The platform combines data analytics and transactional capabilities in hybrid transactional/analytical processing (HTAP). This feature enables databases to perform online analytical processing (OLAP) and online transaction processing (OLTP) at the same time. Organizations can use the HTAP technology in Postgres to manage information from IoT devices and other operational applications, for example.
Postgres has become very popular among data scientists because of its flexibility and extensibility. However, it does not store the data in columns, which makes it difficult for large data warehouses to process the data.
As with everything, there are pros and cons of using PostgresSQL for Data Science.
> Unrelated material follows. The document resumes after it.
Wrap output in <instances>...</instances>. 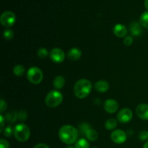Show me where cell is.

Here are some of the advantages and disadvantages:
- SQL Rich: Due to the emphasis on SQL standard compliance, Postgres supports a lot of SQL syntax. That includes common table expressions, table inheritance, and Windows functions.
- Unstructured Data Support: Postgres supports NoSQL data, such as XML, JSON, and HStore.
- Parallel Queries: This feature allows running all cores in a processor at the same time. This is especially important in data science, where often there is a general query running.
- Declarative Partitioning: This capability makes it possible to can specify how to divide a table into pieces called partitions. That enables you, for example, to separate a different partition for each area code when working with large research datasets that are geographically distributed.
- No Compression: Not having enough space can limit the performance of some analyses. Compressing the data helps avoid forming a bottleneck when uploading to the cloud. PostgreSQL does not provide data compression, which makes uploading the data much slower.
- No Columns: Analytic databases usually store data in columns instead of rows. Postgres’ lack of columnar tables makes data ingestion difficult. For example, if you have a table with 300 columns you will need to break it into two or more tables to read it.
- No Built-in Machine Learning: This is probably the biggest drawback, as machine learning is essential to handling big data. Machine learning requires working with huge amounts of data to learn on its own and having this feature built in helps data science to process the huge datasets in an efficient way, with minimal, if any, human intervention. You can add Apache MADLib, an open-source library of database algorithms for machine learning, but sadly, it does not run on Windows. Fortunately, you can overcome this challenge by installing PLP/Python with a sci-kit-learn library to write your own machine learning algorithms directly in Postgres.
Where Can You Learn the Basics?
To learn PostgreSQL, you should start by learning SQL basics. This will give you a strong foundation on which to build your PostgreSQL knowledge. You can learn from free tutorials such as Codecademy. Once you have mastered the basics of SQL, you can start learning how to use it with Postgres.
While learning from the documentation can be the most thorough way, it can be tedious. There are many free and paid PostgreSQL courses online. Some of them include:
- PostgreSQL Tutorial: This free tutorial covers the fundamentals of Postgres, including basic functions.
- Postgres Video Course: This free video course uses Postgres to teach the basics of SQL for beginners.
- Postgres Administration Essentials: This comprehensive training is geared to database administrators and architects. While the courses themselves are free, the program requires a subscription.
- Postgres for Data Engineers: This paid course is geared for data engineers and covers the fundamentals of Postgres with data science examples and cases.
PostgreSQL provides a low-cost, powerful processing solution for Data Science. The biggest issue is that it does not provide data compression. You can work around this challenge by uploading in batches or running the database only in a cloud environment.
Still, a starting data scientist should strongly consider learning PostgreSQL. Postgres can prepare you to work with most data science tools, becoming your swiss-army knife of database knowledge.